Il fiume carsico

Con le unghie e con i denti

L’ambasciatore Sergio Romano nella sua risposta alla lettera del segretario del Pri di Varese al “Corriere della Sera” – “la voce repubblicana” ha riprodotto entrambe venerdì scorso – aveva espresso il dubbio sul fatto che il Pri potesse comunque sopravvivere con il ruolo politico avuto nei suoi tempi migliori. Il triplice terremoto che ha sconvolto l’intero panorama politico italiano, all’inizio degli anni Novanta si è mostrato troppo violento: “la fine della Guerra fredda, la morte delle vecchie ideologie e la stagione giudiziaria di Mani pulite”, hanno inflitto un colpo da ko al Pri come a tutti i partiti dell’arco costituzionale. Difficile dare torto all’ambasciatore.
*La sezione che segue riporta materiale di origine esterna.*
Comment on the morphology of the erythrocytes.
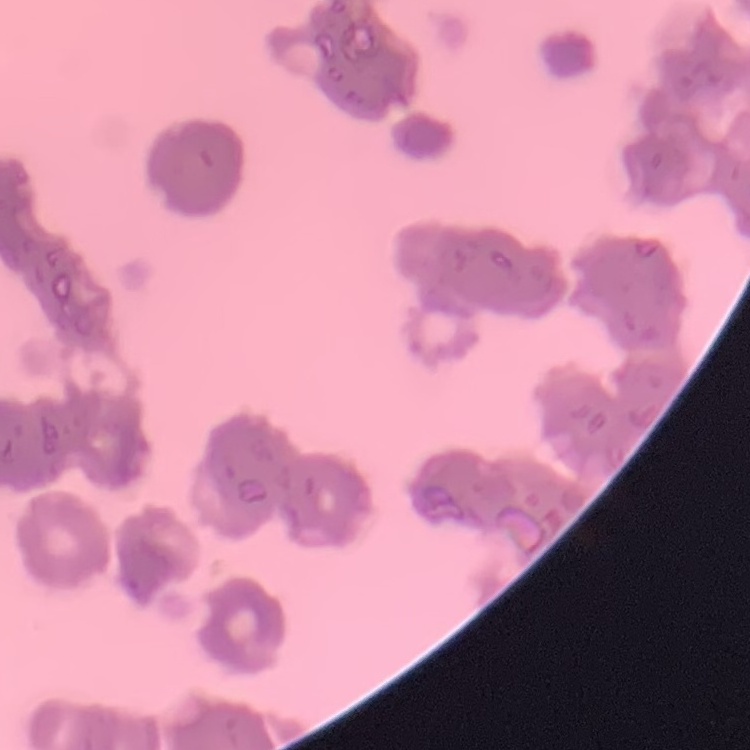
They show rouleaux formation.

{
  "stain": "Field's or Giemsa",
  "preparation": "thin blood smear",
  "image_type": "square crop of a larger photomicrograph"
}Classify this cell by malaria status.
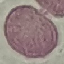

It is uninfected.

Giemsa stain. Cell patch, automatically extracted from a larger field of view and resized to 64 × 64 pixels. Thin blood film. Photographed with a smartphone camera at the microscope eyepiece.Assess this cell for malaria.
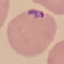

Parasitized.

Cell patch, automatically extracted from a larger field of view and resized to 64 × 64 pixels. Thin smear of blood. Giemsa stain. Acquired by smartphone through the microscope eyepiece.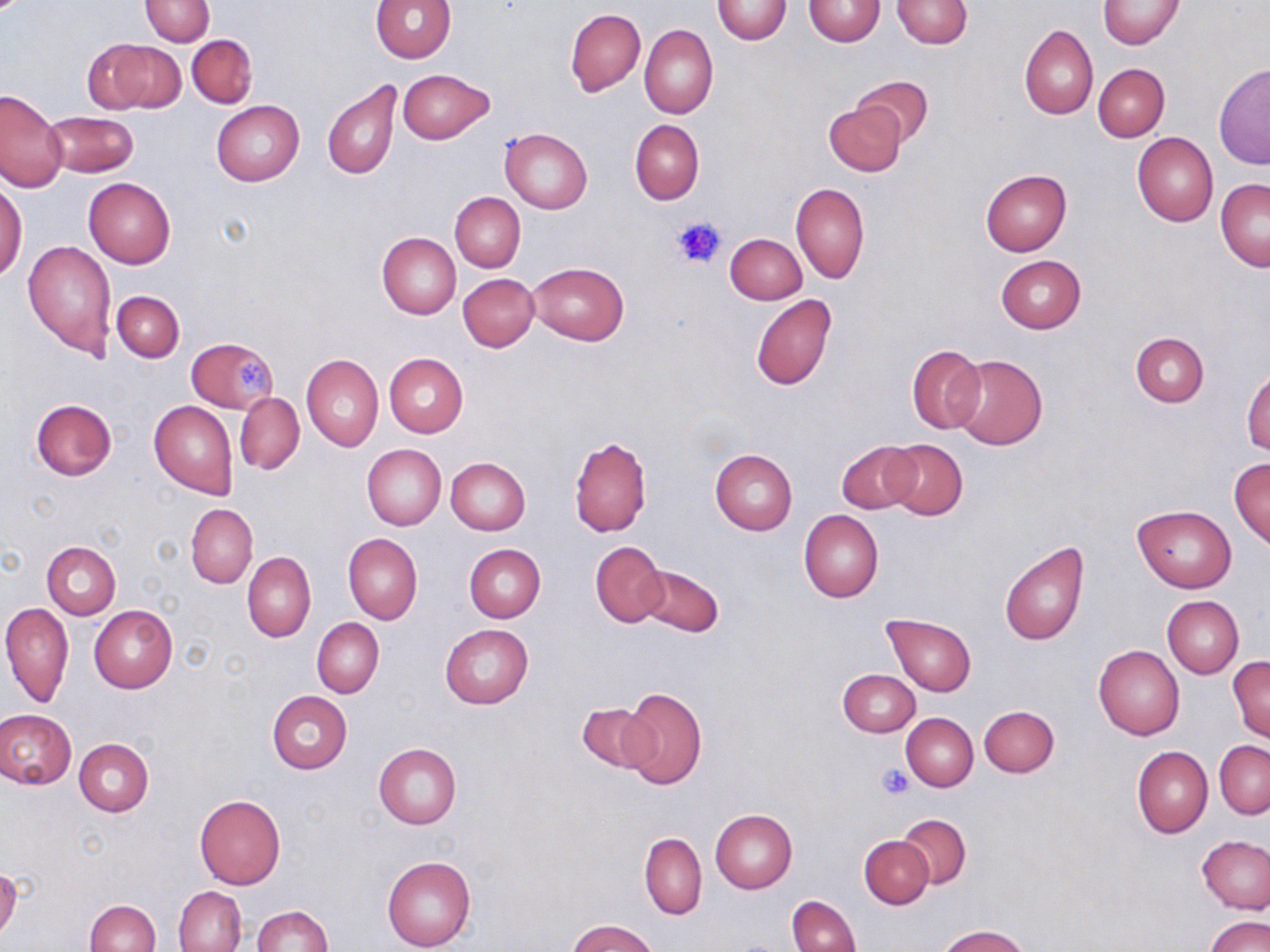

{
  "slide_level_diagnosis": "negative for blood parasites",
  "platelet_locations": "approximate bounding boxes as (x1,y1)-(x2,y2) corner pairs in pixels: (672,216)-(725,269), (235,358)-(273,398), (876,764)-(914,799)",
  "image_size": "1270×952 pixels",
  "uninfected_red_blood_cell_locations": "approximate bounding boxes as (x1,y1)-(x2,y2) corner pairs in pixels: (139,0)-(214,45), (370,0)-(457,62), (711,0)-(792,44), (803,0)-(886,45), (892,0)-(972,49), (1097,0)-(1183,49), (566,8)-(645,96), (639,23)-(717,118), (1019,24)-(1098,120), (187,34)-(257,108), (100,40)-(187,112), (1093,63)-(1170,141), (1213,65)-(1270,170), (398,68)-(492,144), (853,75)-(932,145), (322,79)-(401,179), (0,89)-(66,192), (211,100)-(304,186), (823,102)-(907,176), (43,110)-(139,178), (631,119)-(704,205), (500,127)-(593,213), (1132,132)-(1218,226), (980,169)-(1072,256), (83,177)-(175,270), (1215,177)-(1269,272), (791,182)-(869,285), (0,183)-(27,283), (449,192)-(525,272), (377,232)-(460,318), (725,233)-(806,304), (23,239)-(116,359), (995,254)-(1087,334), (529,262)-(629,345), (458,273)-(539,351), (111,290)-(185,362), (751,295)-(836,392), (1130,333)-(1209,407), (187,335)-(279,413), (907,343)-(986,435), (384,353)-(468,437), (301,354)-(383,451), (949,354)-(1048,449), (1243,367)-(1270,454), (235,393)-(305,474), (31,399)-(117,480), (149,400)-(237,498), (569,437)-(652,536), (881,438)-(968,520), (835,439)-(920,514), (361,444)-(446,530), (710,448)-(797,536), (1229,457)-(1270,549), (446,458)-(530,535), (186,503)-(258,588), (1131,504)-(1237,592), (799,509)-(884,602), (344,533)-(422,624), (1000,539)-(1089,646), (591,541)-(668,628), (42,542)-(120,619), (464,544)-(545,623), (242,552)-(316,643), (634,564)-(724,637), (1162,596)-(1243,679), (1,601)-(72,709), (88,605)-(177,693), (882,613)-(976,696), (312,618)-(384,698), (439,624)-(534,708), (1093,646)-(1184,740), (1227,656)-(1270,742), (838,669)-(919,736), (619,685)-(709,789), (266,691)-(352,774), (575,701)-(658,774), (979,705)-(1059,777), (0,709)-(77,790), (902,713)-(978,791), (75,738)-(154,817), (1215,740)-(1269,819), (373,743)-(462,829), (1132,746)-(1212,837), (195,794)-(285,889), (710,809)-(798,893), (895,813)-(971,889), (640,832)-(706,920), (860,835)-(933,909), (1198,836)-(1270,914), (382,855)-(476,951), (0,863)-(21,940), (174,887)-(247,952), (786,894)-(860,952), (85,898)-(159,952), (250,905)-(333,951), (1205,915)-(1269,952), (567,919)-(659,952), (938,924)-(1028,952)",
  "field_of_view": "single",
  "magnification": "1000x",
  "stain": "May-Grünwald-Giemsa",
  "modality": "optical microscopy",
  "preparation": "thin blood film"
}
Dal 1994 ad oggi e oramai sono più di vent’anni, il partito repubblicano ha lottato con le unghie e con i denti per mantenere un ruolo politico, perdendo lo stesso posizioni su posizioni. L’unica annotazione da fare è che in due secoli di vita politica, non è una novità entrare in un cono d’ombra. Accadde durante il ventennio, in maniera ben più gravosa visto un segretario nazionale e con lui le principali organizzazioni, entrare direttamente nel partito fascista. Anche allora qualcuno ci disse che la struttura repubblicana non avrebbe potuto mantenere il ruolo ed il prestigio degli anni precedenti alla prima guerra mondiale. La valutazione della storia politica, quando si appartiene ad una tradizione plurisecolare, assume quasi inevitabilmente un corso diverso da quello dell’opinione pubblica corrente. Aveva ragione Giovanni Spadolini quando parlava del Pri come di un fiume carsico. A volte scorre lungamente sotto la crosta della terra. Quello che colpiva della risposta di Romano non era però tanto il certificato di morte apparente, che in generale ci viene rilasciato anche da fonti meno autorevoli, ma il riconoscimento per la nostra battaglia. Romano la considerava, bontà sua, conclusa onorevolmente, “a differenza di altri partiti – annotava l’ambasciatore -, il Pri può vantarsi di avere realizzato il suo principale obiettivo storico”, per cui “quando celebreremo, fra un anno, il settantesimo anniversario della proclamazione della Repubblica, gli eredi del Pri avranno diritto a un posto in prima fila”. Siamo davvero grati per tanta generosità, ma è probabile che alle celebrazioni manderemo una corona fiori, perché la Repubblica per cui ci siamo battuti, dai tempi di Mazzini in poi, non l’abbiamo mai vista. Non nel 1946 e meno che mai settant’anni dopo.